Written by Charles Wanga and Mary Jane Lacoste

When nurses broke the news to Omari Ali that his premature, twin boys were in need of specialized care from him, the 27-year-old father looked worried and confused. He wondered what could he possibly provide that would help save his tiny sons?

Kangaroo Mother Care (KMC), the nurses explained, an intervention that uses skin-to-skin contact—a parent’s own body—to warm and nurture the child. Ali, a car mechanic from Amani Freshi suburb in Stone Town, was nervous. The boys, Idrissa and Issa, were so little, weighing less than 1.5 kilograms. He worried that swaddling the babies to his chest would hurt them in some way. But the nurses at the Mwembeladu Health Center carefully explained to Ali how KMC works, and showed him pictures of others performing this basic but vital function.

Through simple, direct information, Ali understood the benefits of sharing with his wife the daily work of nurturing the babies through skin-to-skin contact.
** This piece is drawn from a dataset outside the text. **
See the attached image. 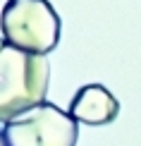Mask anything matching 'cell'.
<instances>
[{"mask_svg": "<svg viewBox=\"0 0 141 146\" xmlns=\"http://www.w3.org/2000/svg\"><path fill=\"white\" fill-rule=\"evenodd\" d=\"M3 134L7 146H77L79 122L70 110L43 101L41 106L5 122Z\"/></svg>", "mask_w": 141, "mask_h": 146, "instance_id": "3957f363", "label": "cell"}, {"mask_svg": "<svg viewBox=\"0 0 141 146\" xmlns=\"http://www.w3.org/2000/svg\"><path fill=\"white\" fill-rule=\"evenodd\" d=\"M48 84V60L15 48L0 36V122H10L41 106L46 101Z\"/></svg>", "mask_w": 141, "mask_h": 146, "instance_id": "6da1fadb", "label": "cell"}, {"mask_svg": "<svg viewBox=\"0 0 141 146\" xmlns=\"http://www.w3.org/2000/svg\"><path fill=\"white\" fill-rule=\"evenodd\" d=\"M0 31L15 48L46 58L60 41V15L50 0H7L0 12Z\"/></svg>", "mask_w": 141, "mask_h": 146, "instance_id": "7a4b0ae2", "label": "cell"}, {"mask_svg": "<svg viewBox=\"0 0 141 146\" xmlns=\"http://www.w3.org/2000/svg\"><path fill=\"white\" fill-rule=\"evenodd\" d=\"M70 115L77 122L91 127L110 125L120 115V101L103 84H86L74 94V98L70 103Z\"/></svg>", "mask_w": 141, "mask_h": 146, "instance_id": "277c9868", "label": "cell"}, {"mask_svg": "<svg viewBox=\"0 0 141 146\" xmlns=\"http://www.w3.org/2000/svg\"><path fill=\"white\" fill-rule=\"evenodd\" d=\"M0 146H7V141H5V134H3V129H0Z\"/></svg>", "mask_w": 141, "mask_h": 146, "instance_id": "5b68a950", "label": "cell"}]
</instances>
Many African men wouldn’t have contemplated doing what is considered a woman’s job, but Ali jumped right in and arranged to leave work three times a day to partner with his wife, Salma Issa, in this life-saving care.
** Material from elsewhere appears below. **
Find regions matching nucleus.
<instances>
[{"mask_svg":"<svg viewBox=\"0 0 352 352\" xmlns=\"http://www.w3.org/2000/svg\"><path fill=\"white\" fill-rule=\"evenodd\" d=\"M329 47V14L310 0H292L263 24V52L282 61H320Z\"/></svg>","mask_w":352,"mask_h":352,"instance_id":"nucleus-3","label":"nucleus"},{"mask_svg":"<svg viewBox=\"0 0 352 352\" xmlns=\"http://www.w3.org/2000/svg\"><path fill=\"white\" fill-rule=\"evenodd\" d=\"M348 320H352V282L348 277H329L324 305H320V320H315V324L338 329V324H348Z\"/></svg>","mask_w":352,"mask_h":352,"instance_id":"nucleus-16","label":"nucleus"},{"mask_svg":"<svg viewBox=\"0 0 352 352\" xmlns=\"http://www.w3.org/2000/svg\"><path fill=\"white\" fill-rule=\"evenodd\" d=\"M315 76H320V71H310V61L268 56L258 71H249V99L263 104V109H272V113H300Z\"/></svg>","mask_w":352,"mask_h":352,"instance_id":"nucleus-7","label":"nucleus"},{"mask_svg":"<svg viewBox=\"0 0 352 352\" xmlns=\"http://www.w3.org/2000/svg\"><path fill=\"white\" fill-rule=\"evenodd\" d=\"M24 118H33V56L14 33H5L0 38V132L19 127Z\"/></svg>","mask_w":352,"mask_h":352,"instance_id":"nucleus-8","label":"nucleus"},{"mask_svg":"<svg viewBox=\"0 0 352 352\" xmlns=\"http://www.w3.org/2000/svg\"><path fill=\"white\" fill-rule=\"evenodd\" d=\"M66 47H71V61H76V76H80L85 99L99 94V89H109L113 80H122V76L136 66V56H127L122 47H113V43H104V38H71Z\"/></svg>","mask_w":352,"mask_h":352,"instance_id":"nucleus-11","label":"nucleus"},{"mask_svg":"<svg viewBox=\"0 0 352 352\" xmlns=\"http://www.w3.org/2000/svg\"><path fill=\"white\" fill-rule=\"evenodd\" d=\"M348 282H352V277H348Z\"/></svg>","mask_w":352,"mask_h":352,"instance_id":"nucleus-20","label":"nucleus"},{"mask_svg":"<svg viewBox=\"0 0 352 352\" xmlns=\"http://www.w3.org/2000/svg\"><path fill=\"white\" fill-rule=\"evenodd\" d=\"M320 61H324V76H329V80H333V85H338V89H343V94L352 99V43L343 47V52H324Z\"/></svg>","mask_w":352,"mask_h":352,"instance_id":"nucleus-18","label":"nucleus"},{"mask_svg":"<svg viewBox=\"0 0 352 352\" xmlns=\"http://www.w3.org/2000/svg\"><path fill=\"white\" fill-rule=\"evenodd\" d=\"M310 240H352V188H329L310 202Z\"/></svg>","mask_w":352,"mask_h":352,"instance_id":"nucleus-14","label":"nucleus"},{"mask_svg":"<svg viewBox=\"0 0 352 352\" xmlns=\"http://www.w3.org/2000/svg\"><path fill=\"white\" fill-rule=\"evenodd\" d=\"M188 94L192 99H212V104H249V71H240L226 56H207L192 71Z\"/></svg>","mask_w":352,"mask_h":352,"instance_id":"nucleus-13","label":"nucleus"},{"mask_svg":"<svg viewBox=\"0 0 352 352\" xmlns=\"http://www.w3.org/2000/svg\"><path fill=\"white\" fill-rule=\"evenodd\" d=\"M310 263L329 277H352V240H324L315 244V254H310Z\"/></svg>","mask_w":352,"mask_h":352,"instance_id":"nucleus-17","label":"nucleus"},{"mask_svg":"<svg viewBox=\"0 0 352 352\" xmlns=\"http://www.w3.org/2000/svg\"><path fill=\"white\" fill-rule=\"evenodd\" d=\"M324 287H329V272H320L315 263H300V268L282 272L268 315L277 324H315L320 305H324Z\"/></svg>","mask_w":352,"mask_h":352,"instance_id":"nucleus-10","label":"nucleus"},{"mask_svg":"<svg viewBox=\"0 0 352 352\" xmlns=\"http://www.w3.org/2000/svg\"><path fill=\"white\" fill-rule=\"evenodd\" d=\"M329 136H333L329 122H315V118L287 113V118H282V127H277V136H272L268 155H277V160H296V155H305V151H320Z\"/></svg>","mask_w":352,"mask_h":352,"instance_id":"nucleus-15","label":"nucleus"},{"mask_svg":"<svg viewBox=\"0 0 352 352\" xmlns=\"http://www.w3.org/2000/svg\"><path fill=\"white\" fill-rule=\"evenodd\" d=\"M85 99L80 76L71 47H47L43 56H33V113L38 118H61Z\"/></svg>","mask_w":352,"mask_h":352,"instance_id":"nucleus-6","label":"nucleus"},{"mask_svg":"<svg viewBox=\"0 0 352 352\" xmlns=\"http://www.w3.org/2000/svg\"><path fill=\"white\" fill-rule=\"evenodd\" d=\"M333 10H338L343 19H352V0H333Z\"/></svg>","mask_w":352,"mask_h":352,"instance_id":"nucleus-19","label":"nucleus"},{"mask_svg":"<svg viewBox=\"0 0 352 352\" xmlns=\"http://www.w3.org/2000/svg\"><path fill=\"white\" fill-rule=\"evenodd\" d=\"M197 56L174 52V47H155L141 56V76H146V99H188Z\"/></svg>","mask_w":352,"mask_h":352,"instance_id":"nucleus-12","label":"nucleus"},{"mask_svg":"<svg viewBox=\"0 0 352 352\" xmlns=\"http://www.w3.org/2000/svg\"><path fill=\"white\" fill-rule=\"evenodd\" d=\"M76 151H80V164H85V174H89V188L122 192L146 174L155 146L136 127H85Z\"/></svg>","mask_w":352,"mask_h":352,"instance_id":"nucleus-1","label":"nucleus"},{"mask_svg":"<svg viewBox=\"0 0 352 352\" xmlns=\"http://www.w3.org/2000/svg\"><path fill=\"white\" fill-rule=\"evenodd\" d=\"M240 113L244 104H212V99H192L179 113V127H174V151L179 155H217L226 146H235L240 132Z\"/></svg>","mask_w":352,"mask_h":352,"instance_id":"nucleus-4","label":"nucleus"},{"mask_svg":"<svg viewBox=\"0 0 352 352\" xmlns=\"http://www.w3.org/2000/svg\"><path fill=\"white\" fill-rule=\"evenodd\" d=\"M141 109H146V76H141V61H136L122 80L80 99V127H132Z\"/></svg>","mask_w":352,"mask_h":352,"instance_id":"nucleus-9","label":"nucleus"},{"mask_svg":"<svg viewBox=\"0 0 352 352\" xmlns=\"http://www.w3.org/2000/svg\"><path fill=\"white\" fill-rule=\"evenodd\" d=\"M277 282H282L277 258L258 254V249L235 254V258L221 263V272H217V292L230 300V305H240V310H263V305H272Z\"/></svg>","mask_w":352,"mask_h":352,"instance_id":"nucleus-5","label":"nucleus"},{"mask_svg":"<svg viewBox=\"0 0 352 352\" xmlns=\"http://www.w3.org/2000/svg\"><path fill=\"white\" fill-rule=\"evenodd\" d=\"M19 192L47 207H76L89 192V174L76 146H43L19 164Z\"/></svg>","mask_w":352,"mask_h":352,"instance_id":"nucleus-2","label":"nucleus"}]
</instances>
“You feel very warm, but that’s how it should be, as the child feels as if it was in his mother’s womb,” says Ali in explaining the skin-to-skin care. “I would hold the child in this position [KMC] for about two hours, then I take him to his mother for breastfeeding.”  

In Zanzibar, 7 percent of babies are born with low birth weight each year and health providers are teaching parents how to give their babies skin-to-skin contact, protect them from infection, and breastfeed them exclusively. The effort is one of the maternal- and infant-care services funded by the U.S. Agency for International Development (USAID) through its Mothers and Infants, Safe, Healthy and Alive (MAISHA) Program. Jhpiego, a global health non-profit and Johns Hopkins University affiliate, works with Save the Children and Zanzibar’s Ministry of Health and Social Welfare to support this intervention.
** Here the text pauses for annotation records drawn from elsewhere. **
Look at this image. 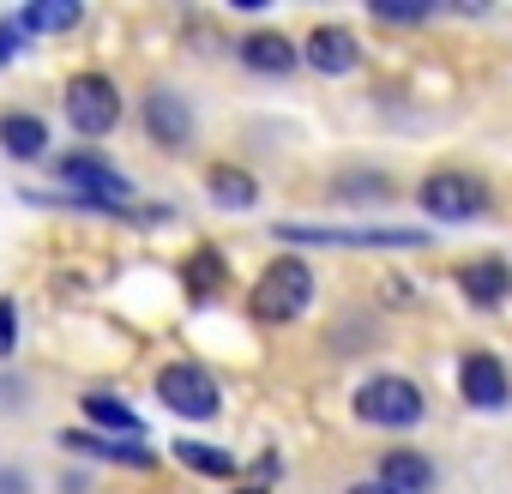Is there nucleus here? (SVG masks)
<instances>
[{
	"label": "nucleus",
	"instance_id": "1",
	"mask_svg": "<svg viewBox=\"0 0 512 494\" xmlns=\"http://www.w3.org/2000/svg\"><path fill=\"white\" fill-rule=\"evenodd\" d=\"M308 302H314V266L296 260V254L272 260V266L260 272V284H253V314H260L266 326H290V320H302Z\"/></svg>",
	"mask_w": 512,
	"mask_h": 494
},
{
	"label": "nucleus",
	"instance_id": "2",
	"mask_svg": "<svg viewBox=\"0 0 512 494\" xmlns=\"http://www.w3.org/2000/svg\"><path fill=\"white\" fill-rule=\"evenodd\" d=\"M416 205H422L428 217H440V223H470V217H482V211H488V187H482L476 175L434 169V175H422Z\"/></svg>",
	"mask_w": 512,
	"mask_h": 494
},
{
	"label": "nucleus",
	"instance_id": "3",
	"mask_svg": "<svg viewBox=\"0 0 512 494\" xmlns=\"http://www.w3.org/2000/svg\"><path fill=\"white\" fill-rule=\"evenodd\" d=\"M356 416L374 428H410V422H422V392L404 374H374L356 386Z\"/></svg>",
	"mask_w": 512,
	"mask_h": 494
},
{
	"label": "nucleus",
	"instance_id": "4",
	"mask_svg": "<svg viewBox=\"0 0 512 494\" xmlns=\"http://www.w3.org/2000/svg\"><path fill=\"white\" fill-rule=\"evenodd\" d=\"M61 181H67V187H73V199H85L91 211H121V205H127V193H133V181H127L121 169H109L103 157H91V151L61 157Z\"/></svg>",
	"mask_w": 512,
	"mask_h": 494
},
{
	"label": "nucleus",
	"instance_id": "5",
	"mask_svg": "<svg viewBox=\"0 0 512 494\" xmlns=\"http://www.w3.org/2000/svg\"><path fill=\"white\" fill-rule=\"evenodd\" d=\"M278 241H320V247H422V229H392V223H362V229H332V223H278Z\"/></svg>",
	"mask_w": 512,
	"mask_h": 494
},
{
	"label": "nucleus",
	"instance_id": "6",
	"mask_svg": "<svg viewBox=\"0 0 512 494\" xmlns=\"http://www.w3.org/2000/svg\"><path fill=\"white\" fill-rule=\"evenodd\" d=\"M157 398H163V410H175V416H187V422H205V416H217V404H223L217 380H211L205 368H193V362H169V368L157 374Z\"/></svg>",
	"mask_w": 512,
	"mask_h": 494
},
{
	"label": "nucleus",
	"instance_id": "7",
	"mask_svg": "<svg viewBox=\"0 0 512 494\" xmlns=\"http://www.w3.org/2000/svg\"><path fill=\"white\" fill-rule=\"evenodd\" d=\"M67 121H73V133L103 139V133L121 121V91H115L103 73H79V79L67 85Z\"/></svg>",
	"mask_w": 512,
	"mask_h": 494
},
{
	"label": "nucleus",
	"instance_id": "8",
	"mask_svg": "<svg viewBox=\"0 0 512 494\" xmlns=\"http://www.w3.org/2000/svg\"><path fill=\"white\" fill-rule=\"evenodd\" d=\"M145 133H151L163 151H187V145H193V109H187V97L169 91V85H157V91L145 97Z\"/></svg>",
	"mask_w": 512,
	"mask_h": 494
},
{
	"label": "nucleus",
	"instance_id": "9",
	"mask_svg": "<svg viewBox=\"0 0 512 494\" xmlns=\"http://www.w3.org/2000/svg\"><path fill=\"white\" fill-rule=\"evenodd\" d=\"M302 61L314 67V73H356L362 67V43L344 31V25H314L308 31V43H302Z\"/></svg>",
	"mask_w": 512,
	"mask_h": 494
},
{
	"label": "nucleus",
	"instance_id": "10",
	"mask_svg": "<svg viewBox=\"0 0 512 494\" xmlns=\"http://www.w3.org/2000/svg\"><path fill=\"white\" fill-rule=\"evenodd\" d=\"M458 392H464L476 410H500V404H506V392H512V380H506V362H500V356H488V350L464 356Z\"/></svg>",
	"mask_w": 512,
	"mask_h": 494
},
{
	"label": "nucleus",
	"instance_id": "11",
	"mask_svg": "<svg viewBox=\"0 0 512 494\" xmlns=\"http://www.w3.org/2000/svg\"><path fill=\"white\" fill-rule=\"evenodd\" d=\"M458 290H464L476 308H500V302L512 296V272H506V260H464V266H458Z\"/></svg>",
	"mask_w": 512,
	"mask_h": 494
},
{
	"label": "nucleus",
	"instance_id": "12",
	"mask_svg": "<svg viewBox=\"0 0 512 494\" xmlns=\"http://www.w3.org/2000/svg\"><path fill=\"white\" fill-rule=\"evenodd\" d=\"M241 61H247L253 73H272V79H284V73H296L302 49H296L284 31H253V37L241 43Z\"/></svg>",
	"mask_w": 512,
	"mask_h": 494
},
{
	"label": "nucleus",
	"instance_id": "13",
	"mask_svg": "<svg viewBox=\"0 0 512 494\" xmlns=\"http://www.w3.org/2000/svg\"><path fill=\"white\" fill-rule=\"evenodd\" d=\"M0 151L7 157H43L49 151V127H43V115H31V109H13V115H0Z\"/></svg>",
	"mask_w": 512,
	"mask_h": 494
},
{
	"label": "nucleus",
	"instance_id": "14",
	"mask_svg": "<svg viewBox=\"0 0 512 494\" xmlns=\"http://www.w3.org/2000/svg\"><path fill=\"white\" fill-rule=\"evenodd\" d=\"M380 482H386L392 494H428V488H434V464H428L422 452L398 446V452L380 458Z\"/></svg>",
	"mask_w": 512,
	"mask_h": 494
},
{
	"label": "nucleus",
	"instance_id": "15",
	"mask_svg": "<svg viewBox=\"0 0 512 494\" xmlns=\"http://www.w3.org/2000/svg\"><path fill=\"white\" fill-rule=\"evenodd\" d=\"M79 19H85L79 0H37V7L19 13V31H25V37H61V31H73Z\"/></svg>",
	"mask_w": 512,
	"mask_h": 494
},
{
	"label": "nucleus",
	"instance_id": "16",
	"mask_svg": "<svg viewBox=\"0 0 512 494\" xmlns=\"http://www.w3.org/2000/svg\"><path fill=\"white\" fill-rule=\"evenodd\" d=\"M67 446H79V452H97V458H109V464H127V470H151L157 458H151V446H139V440H109V434H61Z\"/></svg>",
	"mask_w": 512,
	"mask_h": 494
},
{
	"label": "nucleus",
	"instance_id": "17",
	"mask_svg": "<svg viewBox=\"0 0 512 494\" xmlns=\"http://www.w3.org/2000/svg\"><path fill=\"white\" fill-rule=\"evenodd\" d=\"M205 187H211V199H217L223 211H247L253 199H260V181H253L247 169H235V163H211Z\"/></svg>",
	"mask_w": 512,
	"mask_h": 494
},
{
	"label": "nucleus",
	"instance_id": "18",
	"mask_svg": "<svg viewBox=\"0 0 512 494\" xmlns=\"http://www.w3.org/2000/svg\"><path fill=\"white\" fill-rule=\"evenodd\" d=\"M223 278H229V266H223V254H217V247H199V254L181 266V284H187V296H193V302L217 296V290H223Z\"/></svg>",
	"mask_w": 512,
	"mask_h": 494
},
{
	"label": "nucleus",
	"instance_id": "19",
	"mask_svg": "<svg viewBox=\"0 0 512 494\" xmlns=\"http://www.w3.org/2000/svg\"><path fill=\"white\" fill-rule=\"evenodd\" d=\"M85 416H91V422H103V428H109V434H121V440H139V434H145L139 410H133V404H121V398H109V392H91V398H85Z\"/></svg>",
	"mask_w": 512,
	"mask_h": 494
},
{
	"label": "nucleus",
	"instance_id": "20",
	"mask_svg": "<svg viewBox=\"0 0 512 494\" xmlns=\"http://www.w3.org/2000/svg\"><path fill=\"white\" fill-rule=\"evenodd\" d=\"M175 458H181L187 470H199V476H217V482L241 476V464H235L223 446H199V440H181V446H175Z\"/></svg>",
	"mask_w": 512,
	"mask_h": 494
},
{
	"label": "nucleus",
	"instance_id": "21",
	"mask_svg": "<svg viewBox=\"0 0 512 494\" xmlns=\"http://www.w3.org/2000/svg\"><path fill=\"white\" fill-rule=\"evenodd\" d=\"M434 7H428V0H374V19L380 25H422Z\"/></svg>",
	"mask_w": 512,
	"mask_h": 494
},
{
	"label": "nucleus",
	"instance_id": "22",
	"mask_svg": "<svg viewBox=\"0 0 512 494\" xmlns=\"http://www.w3.org/2000/svg\"><path fill=\"white\" fill-rule=\"evenodd\" d=\"M338 187H344V199H392V181L386 175H344Z\"/></svg>",
	"mask_w": 512,
	"mask_h": 494
},
{
	"label": "nucleus",
	"instance_id": "23",
	"mask_svg": "<svg viewBox=\"0 0 512 494\" xmlns=\"http://www.w3.org/2000/svg\"><path fill=\"white\" fill-rule=\"evenodd\" d=\"M13 344H19V308L0 302V356H13Z\"/></svg>",
	"mask_w": 512,
	"mask_h": 494
},
{
	"label": "nucleus",
	"instance_id": "24",
	"mask_svg": "<svg viewBox=\"0 0 512 494\" xmlns=\"http://www.w3.org/2000/svg\"><path fill=\"white\" fill-rule=\"evenodd\" d=\"M19 49H25V31H19V19H0V67H7Z\"/></svg>",
	"mask_w": 512,
	"mask_h": 494
},
{
	"label": "nucleus",
	"instance_id": "25",
	"mask_svg": "<svg viewBox=\"0 0 512 494\" xmlns=\"http://www.w3.org/2000/svg\"><path fill=\"white\" fill-rule=\"evenodd\" d=\"M0 494H25V482H19L13 470H0Z\"/></svg>",
	"mask_w": 512,
	"mask_h": 494
},
{
	"label": "nucleus",
	"instance_id": "26",
	"mask_svg": "<svg viewBox=\"0 0 512 494\" xmlns=\"http://www.w3.org/2000/svg\"><path fill=\"white\" fill-rule=\"evenodd\" d=\"M350 494H392V488H386V482H356Z\"/></svg>",
	"mask_w": 512,
	"mask_h": 494
},
{
	"label": "nucleus",
	"instance_id": "27",
	"mask_svg": "<svg viewBox=\"0 0 512 494\" xmlns=\"http://www.w3.org/2000/svg\"><path fill=\"white\" fill-rule=\"evenodd\" d=\"M241 494H266V482H247V488H241Z\"/></svg>",
	"mask_w": 512,
	"mask_h": 494
}]
</instances>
Today, Ali’s twins are growing and thriving. Idrissa is 2650 grams and Issa weighs 1,650 grams. Ali and his wife are continuing KMC at home for Issa and return to the health center weekly to check on their development.

“Many do not believe when I tell them Idrissa was born premature and very small. He looks normal and healthy. With continued KMC care, his twin brother, Issa, will catch up soon” says Ali.

Nurses Fildaus Abrahman and Zainab Jadid are very impressed with Ali’s dedication to KMC. “He has set a good example for other men to follow. He never missed a day, and one day he slept at the hospital to help his wife with the twins,” says Nurse Zainab.

“Even his wife says that her husband is very committed and continues carrying and warming the twins at home”.